Sério mesmo, desculpa. Tá? Desculpa por tudo. Eu... Eu sinto muito pelo que aconteceu. Sinto mesmo, do fundo do coração. Por que foi tudo muito bonito e tal e obrigada por isso, mas me desculpa. Desculpa se eu tô saindo à francesa pela porta dos fundos da tua casa, com os meus chinelos entre os dedos da mão pra não fazer barulho. Desculpa se eu desligo meu celular, se eu excluo meu msn. Desculpa, desculpa mesmo. Eu queria que isso não tivesse que ser assim, mas tem que ser. Tem que ser por que eu não sei receber carinhos pela metade, amor pela metade, vida pela metade. E já que você tá ocupado demais na farra pra ser meu por inteiro, eu vou embora. Nada pessoal, é que eu prefiro assim mesmo. Mas me desculpa, tá? Desculpa se eu não quero ficar aqui como a boa garotinha de estimação que eu sempre fui. É só que esperar me cansa. E você sabe disso. Todo mundo sabe disso. Eu sou aquela que nasceu de sete meses, lembra? Não esperei nem pra nascer, quem dirá pra viver! Então desculpa, desculpa se eu sou impaciente e incompreensível. Desculpa se eu te amei pra sempre ontem, é que hoje eu acordei muito afim de não te ver nunca mais. Não foi minha intenção te dar o doce e depois sair correndo enquanto você saliva pelo gostinho. Mas é que eu sempre acabo fazendo isso mesmo. E é um erro que eu pretendo não cometer mais. Sério, parei com isso. Agora vou manter o doce bem escondido na minha geladeira pra não deixar nenhum idiota salivando por ele. Vou me esconder em casa, vou me excluir do mundo, vou morrer pra vida de lamentações. E tudo isso sem você. Sem velório. Sem nostalgia.

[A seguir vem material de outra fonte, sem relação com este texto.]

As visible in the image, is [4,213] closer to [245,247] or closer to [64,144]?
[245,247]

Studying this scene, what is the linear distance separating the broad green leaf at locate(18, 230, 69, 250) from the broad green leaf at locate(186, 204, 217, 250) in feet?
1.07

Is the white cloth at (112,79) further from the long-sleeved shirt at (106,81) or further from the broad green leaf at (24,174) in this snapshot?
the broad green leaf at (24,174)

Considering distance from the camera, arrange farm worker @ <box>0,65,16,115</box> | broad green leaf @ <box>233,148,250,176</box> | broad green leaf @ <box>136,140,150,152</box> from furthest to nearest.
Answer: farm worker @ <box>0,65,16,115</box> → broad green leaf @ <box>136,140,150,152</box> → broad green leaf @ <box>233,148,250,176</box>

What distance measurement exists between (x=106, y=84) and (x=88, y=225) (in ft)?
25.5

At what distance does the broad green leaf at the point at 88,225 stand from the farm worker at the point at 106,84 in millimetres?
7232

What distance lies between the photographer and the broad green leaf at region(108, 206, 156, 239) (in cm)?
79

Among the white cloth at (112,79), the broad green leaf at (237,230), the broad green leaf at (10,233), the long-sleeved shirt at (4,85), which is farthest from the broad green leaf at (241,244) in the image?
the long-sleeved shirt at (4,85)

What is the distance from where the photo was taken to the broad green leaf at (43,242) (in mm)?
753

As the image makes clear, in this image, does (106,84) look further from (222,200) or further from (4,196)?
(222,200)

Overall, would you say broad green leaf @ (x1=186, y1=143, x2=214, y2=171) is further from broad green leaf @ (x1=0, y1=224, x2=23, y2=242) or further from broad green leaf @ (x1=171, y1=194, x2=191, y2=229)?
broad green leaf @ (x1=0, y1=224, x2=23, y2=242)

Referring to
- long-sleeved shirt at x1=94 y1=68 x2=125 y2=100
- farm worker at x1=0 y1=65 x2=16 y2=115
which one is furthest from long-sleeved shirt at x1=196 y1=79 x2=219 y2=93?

Amanhã eu vou nascer de novo, e vou ser alguém que é precisada e não que precisa. Amanhã eu vou ser a criança que abre os olhos pro mundo e se arrepende logo depois, por que eu não vou saber lidar com a luz delirante desse planeta esquisito. E o barulho da sujeira vai corromper minha audição inocente. E eu vou virar míope de novo, como uma revolta interna, uma negação infinita em ver as coisas como elas realmente são. Me desculpa se eu vou te deixar ai sozinho com todas as duvidas e preocupações dessa vida, é só que hoje eu me acordei muito afim de nascer de novo, sabe? Muito afim de fugir da sua casa e pular diretamente nos confins da morte. Uma espécie de libertação dessa vida de erros repetitivos e amores impossíveis. E como eu sou muito, muito legal, vou deixar essa carta pra você ler e saber o que foi que diabos me aconteceu, logo quando tudo estava indo tão bem. E no fundo, você vai ouvir a minha voz dizendo: "A verdade é que eu não lido bem com a felicidade, sabe amor?".

E vai me odiar de novo, por ter escolhido morrer por ti de novo.

Como eu faço toda vez que me decepciono.


 

Alguma cidade do fim da vida, em algum dia, de 2012.